Stored dataset items:
:::

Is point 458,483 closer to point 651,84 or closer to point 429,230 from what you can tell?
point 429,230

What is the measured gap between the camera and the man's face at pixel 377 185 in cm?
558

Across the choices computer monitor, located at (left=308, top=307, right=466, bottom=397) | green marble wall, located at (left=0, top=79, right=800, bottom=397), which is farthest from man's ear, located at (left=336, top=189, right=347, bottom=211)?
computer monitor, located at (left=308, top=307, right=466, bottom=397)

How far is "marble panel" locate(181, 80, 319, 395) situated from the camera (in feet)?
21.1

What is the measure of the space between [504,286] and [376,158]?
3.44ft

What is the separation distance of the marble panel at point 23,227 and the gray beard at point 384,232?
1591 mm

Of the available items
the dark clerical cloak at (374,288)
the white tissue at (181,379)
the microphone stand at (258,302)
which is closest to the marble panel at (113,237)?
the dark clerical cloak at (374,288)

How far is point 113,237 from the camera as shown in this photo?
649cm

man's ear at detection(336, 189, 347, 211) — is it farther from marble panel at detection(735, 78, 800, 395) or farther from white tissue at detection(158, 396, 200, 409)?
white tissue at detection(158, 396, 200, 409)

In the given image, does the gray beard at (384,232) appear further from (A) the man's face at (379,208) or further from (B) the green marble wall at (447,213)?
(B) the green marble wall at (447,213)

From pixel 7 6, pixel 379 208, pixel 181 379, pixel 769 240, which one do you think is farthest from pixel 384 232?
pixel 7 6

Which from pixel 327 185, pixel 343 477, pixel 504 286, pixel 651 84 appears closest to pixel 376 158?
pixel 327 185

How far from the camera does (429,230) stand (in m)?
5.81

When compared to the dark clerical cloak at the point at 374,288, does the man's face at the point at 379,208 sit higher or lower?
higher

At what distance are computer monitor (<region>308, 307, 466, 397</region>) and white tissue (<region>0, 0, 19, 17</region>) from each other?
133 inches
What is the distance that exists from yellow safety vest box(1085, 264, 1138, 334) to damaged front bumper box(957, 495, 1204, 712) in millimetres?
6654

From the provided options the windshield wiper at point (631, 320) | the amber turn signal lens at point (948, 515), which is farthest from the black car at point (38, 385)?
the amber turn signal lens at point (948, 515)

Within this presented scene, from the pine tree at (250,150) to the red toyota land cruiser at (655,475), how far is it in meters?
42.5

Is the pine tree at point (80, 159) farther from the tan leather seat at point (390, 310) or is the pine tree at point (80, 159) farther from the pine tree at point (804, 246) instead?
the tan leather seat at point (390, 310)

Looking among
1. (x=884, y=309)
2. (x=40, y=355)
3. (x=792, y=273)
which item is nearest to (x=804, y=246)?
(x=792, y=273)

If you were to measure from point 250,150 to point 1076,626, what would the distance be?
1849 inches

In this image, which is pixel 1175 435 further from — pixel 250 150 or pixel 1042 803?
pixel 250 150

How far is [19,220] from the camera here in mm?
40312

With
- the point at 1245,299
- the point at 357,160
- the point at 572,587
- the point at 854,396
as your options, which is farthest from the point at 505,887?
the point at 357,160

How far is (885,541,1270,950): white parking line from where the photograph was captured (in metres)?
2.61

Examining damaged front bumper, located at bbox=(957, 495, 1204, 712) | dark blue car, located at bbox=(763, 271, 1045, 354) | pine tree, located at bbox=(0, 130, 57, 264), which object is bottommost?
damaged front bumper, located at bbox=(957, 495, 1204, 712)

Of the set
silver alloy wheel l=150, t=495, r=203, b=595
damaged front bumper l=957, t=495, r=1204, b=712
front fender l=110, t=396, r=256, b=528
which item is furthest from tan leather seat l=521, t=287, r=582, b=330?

:::

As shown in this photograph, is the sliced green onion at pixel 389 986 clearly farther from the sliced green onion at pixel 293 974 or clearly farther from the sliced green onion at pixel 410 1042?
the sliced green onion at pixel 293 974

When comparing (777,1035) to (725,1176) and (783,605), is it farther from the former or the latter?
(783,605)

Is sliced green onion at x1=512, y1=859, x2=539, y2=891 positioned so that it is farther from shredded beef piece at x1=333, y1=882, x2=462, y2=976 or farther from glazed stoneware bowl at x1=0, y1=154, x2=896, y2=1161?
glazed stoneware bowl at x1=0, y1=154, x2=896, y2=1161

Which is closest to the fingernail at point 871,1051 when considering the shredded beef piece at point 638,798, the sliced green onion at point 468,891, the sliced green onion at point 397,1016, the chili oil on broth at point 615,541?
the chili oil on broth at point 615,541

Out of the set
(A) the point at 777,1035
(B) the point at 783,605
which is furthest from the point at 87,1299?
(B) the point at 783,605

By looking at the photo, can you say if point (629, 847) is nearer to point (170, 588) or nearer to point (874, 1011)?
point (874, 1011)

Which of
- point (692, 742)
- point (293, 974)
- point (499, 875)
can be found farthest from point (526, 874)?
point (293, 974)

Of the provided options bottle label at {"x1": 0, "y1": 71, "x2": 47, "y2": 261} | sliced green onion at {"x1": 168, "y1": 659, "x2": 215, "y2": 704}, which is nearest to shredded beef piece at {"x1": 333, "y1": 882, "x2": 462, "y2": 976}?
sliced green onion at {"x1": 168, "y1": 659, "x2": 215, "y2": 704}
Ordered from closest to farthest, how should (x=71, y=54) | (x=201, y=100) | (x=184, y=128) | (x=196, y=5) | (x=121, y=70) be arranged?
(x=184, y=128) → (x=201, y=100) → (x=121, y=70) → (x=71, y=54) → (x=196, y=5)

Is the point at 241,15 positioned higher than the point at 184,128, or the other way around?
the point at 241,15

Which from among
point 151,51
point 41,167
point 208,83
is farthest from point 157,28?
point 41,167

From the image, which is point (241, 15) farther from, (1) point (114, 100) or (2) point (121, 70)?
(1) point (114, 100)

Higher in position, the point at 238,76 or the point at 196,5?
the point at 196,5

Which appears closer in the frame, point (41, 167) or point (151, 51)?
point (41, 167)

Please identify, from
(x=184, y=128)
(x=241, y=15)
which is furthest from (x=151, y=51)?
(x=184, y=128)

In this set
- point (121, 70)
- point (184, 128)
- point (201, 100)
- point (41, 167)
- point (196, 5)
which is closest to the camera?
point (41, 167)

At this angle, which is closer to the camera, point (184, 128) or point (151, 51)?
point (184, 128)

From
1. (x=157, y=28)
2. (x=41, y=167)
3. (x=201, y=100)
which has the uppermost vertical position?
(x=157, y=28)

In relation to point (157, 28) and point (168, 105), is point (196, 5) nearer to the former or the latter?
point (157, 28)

:::

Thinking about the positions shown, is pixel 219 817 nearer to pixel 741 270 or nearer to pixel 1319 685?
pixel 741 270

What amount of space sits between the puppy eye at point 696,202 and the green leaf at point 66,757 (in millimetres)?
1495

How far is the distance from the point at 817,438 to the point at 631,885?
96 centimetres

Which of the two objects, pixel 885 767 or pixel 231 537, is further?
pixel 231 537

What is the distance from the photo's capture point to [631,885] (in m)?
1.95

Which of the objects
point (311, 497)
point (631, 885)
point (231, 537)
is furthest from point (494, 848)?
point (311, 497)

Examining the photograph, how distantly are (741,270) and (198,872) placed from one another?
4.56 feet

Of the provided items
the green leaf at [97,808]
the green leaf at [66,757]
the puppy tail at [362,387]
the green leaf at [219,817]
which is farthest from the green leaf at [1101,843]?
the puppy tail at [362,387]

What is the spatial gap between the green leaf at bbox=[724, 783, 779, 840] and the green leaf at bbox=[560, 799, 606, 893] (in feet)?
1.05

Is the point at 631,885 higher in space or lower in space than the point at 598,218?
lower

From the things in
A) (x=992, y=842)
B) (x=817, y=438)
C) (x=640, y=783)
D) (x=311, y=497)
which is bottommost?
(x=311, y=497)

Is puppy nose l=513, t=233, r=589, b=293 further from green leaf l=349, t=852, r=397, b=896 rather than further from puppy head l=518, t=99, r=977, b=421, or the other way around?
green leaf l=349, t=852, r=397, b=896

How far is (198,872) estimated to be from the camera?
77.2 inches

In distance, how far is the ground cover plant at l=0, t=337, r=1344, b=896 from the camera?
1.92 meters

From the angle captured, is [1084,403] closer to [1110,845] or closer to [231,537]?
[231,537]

:::

## Task details
Report each line of the records above that contains the string "seat", copying every such line in full. Matching is case-sensitive.

## Written response
Is the pine tree at point (80, 159) farther from the tan leather seat at point (390, 310) or is the pine tree at point (80, 159) farther from the pine tree at point (804, 246) instead?
the tan leather seat at point (390, 310)
which item is furthest from tan leather seat l=521, t=287, r=582, b=330?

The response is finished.